フランセリーナさんは小学校4年生の時、ラウドミロ君を妊娠。学校を辞めて、豆やコメを作って生計を立てている一学年上の夫と暮らし始めた。結婚していると言うが、モザンビークの法律では、男女の結婚年齢は18歳。しかし18歳になってから婚姻届を出すなど、抜け道は多い。また同国では、男女が同居することを社会的に結婚とみなすようだ。
ちなみに、モザンビークの学校教育は、初等教育(日本の小学校に相当)が7年制、中等教育(日本の中学・高校に相当)が5年制で、12年間の就学が標準とされる。小学校に入るのは6歳からというのは、日本と変わらない。
「こんなに早く子供が生まれるとは思わなかったけれど、授かれば責任が生じる」とはフランセリーナさん。結婚について、両親の反対はなかった。

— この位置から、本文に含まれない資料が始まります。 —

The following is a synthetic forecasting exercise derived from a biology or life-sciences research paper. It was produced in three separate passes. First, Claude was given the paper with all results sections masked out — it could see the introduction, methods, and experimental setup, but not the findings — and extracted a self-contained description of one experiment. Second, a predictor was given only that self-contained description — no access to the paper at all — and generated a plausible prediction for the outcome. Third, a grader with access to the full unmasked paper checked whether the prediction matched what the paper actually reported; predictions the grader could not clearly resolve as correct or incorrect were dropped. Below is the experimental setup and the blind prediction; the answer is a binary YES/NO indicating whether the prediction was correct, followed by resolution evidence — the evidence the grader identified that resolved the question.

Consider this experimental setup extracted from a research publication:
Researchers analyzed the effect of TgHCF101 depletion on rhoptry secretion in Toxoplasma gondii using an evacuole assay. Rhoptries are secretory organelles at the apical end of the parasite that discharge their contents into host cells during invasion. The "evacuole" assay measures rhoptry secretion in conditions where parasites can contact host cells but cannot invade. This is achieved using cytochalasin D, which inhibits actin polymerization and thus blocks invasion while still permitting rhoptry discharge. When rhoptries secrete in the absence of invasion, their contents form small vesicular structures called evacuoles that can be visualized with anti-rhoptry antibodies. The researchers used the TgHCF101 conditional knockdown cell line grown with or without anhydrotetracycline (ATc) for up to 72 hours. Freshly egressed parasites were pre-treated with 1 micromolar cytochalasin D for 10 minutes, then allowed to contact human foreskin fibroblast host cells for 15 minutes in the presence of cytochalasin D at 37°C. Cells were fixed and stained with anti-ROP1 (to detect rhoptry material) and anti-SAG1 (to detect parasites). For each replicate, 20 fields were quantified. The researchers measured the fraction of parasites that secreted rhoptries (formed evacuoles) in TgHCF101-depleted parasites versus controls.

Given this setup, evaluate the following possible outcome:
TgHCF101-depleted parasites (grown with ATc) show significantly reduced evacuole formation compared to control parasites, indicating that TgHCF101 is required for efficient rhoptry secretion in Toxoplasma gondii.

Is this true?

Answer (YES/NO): NO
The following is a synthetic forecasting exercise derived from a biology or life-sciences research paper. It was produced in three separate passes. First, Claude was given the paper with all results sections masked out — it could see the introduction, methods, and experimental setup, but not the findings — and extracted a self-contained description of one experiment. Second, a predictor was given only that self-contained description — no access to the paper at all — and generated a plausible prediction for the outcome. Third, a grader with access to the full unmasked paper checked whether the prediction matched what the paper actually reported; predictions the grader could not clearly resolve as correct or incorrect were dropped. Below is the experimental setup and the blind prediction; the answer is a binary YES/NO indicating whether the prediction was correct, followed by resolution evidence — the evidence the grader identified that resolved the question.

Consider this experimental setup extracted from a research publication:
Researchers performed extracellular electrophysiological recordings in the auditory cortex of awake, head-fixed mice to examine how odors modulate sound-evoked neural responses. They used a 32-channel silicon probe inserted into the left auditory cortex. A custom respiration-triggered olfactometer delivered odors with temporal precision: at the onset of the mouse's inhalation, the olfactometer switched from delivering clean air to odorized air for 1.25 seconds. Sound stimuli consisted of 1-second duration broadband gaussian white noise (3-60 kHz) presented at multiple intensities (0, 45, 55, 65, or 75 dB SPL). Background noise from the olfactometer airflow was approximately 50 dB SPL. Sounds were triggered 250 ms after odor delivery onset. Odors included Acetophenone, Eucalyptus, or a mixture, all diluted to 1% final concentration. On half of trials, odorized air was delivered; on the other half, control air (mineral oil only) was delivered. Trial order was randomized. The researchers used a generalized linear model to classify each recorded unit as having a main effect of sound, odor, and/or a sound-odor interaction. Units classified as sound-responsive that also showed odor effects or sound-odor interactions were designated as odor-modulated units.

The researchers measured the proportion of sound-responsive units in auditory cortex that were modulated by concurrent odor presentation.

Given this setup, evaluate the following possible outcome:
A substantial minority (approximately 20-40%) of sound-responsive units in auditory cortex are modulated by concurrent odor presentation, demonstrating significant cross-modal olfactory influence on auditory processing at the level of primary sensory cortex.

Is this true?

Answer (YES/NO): YES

幸せなの。そんな質問にフランセリーナさんは、「夫と子供と暮らすことがわたしの夢だった。子供もいて、今は幸せ」とはにかんだ。
◇バジョネ村での「発見」
経済や情報のグローバル化が喧伝(けんでん)される現在。モザンビークの首都マプトの魚市場で、魚屋のおやじがやおら懐からスマートフォンを取り出して、合計価格を計算するのを見て、つくづくと世の中のIT化を実感した。そんな時代だが、「女の一生」ほど生まれ落ちる土地や環境に左右されるものはないかもしれない。
記者の妻は35歳で妊娠、出産した。妊娠するまでの間、みっちりと学歴と職歴を積み上げ、今も何よりもやりがいを求めて仕事にいそしんでいる。同じ頃、はるかアフリカの大地では年端もいかない少女が2児の母として子供を育てている。長男ラウドミロ君はうちの息子と同じくらいの背格好だ。あまりのギャップに、どこまでも青いモザンビークの空の下で思わず考え込んでしまった。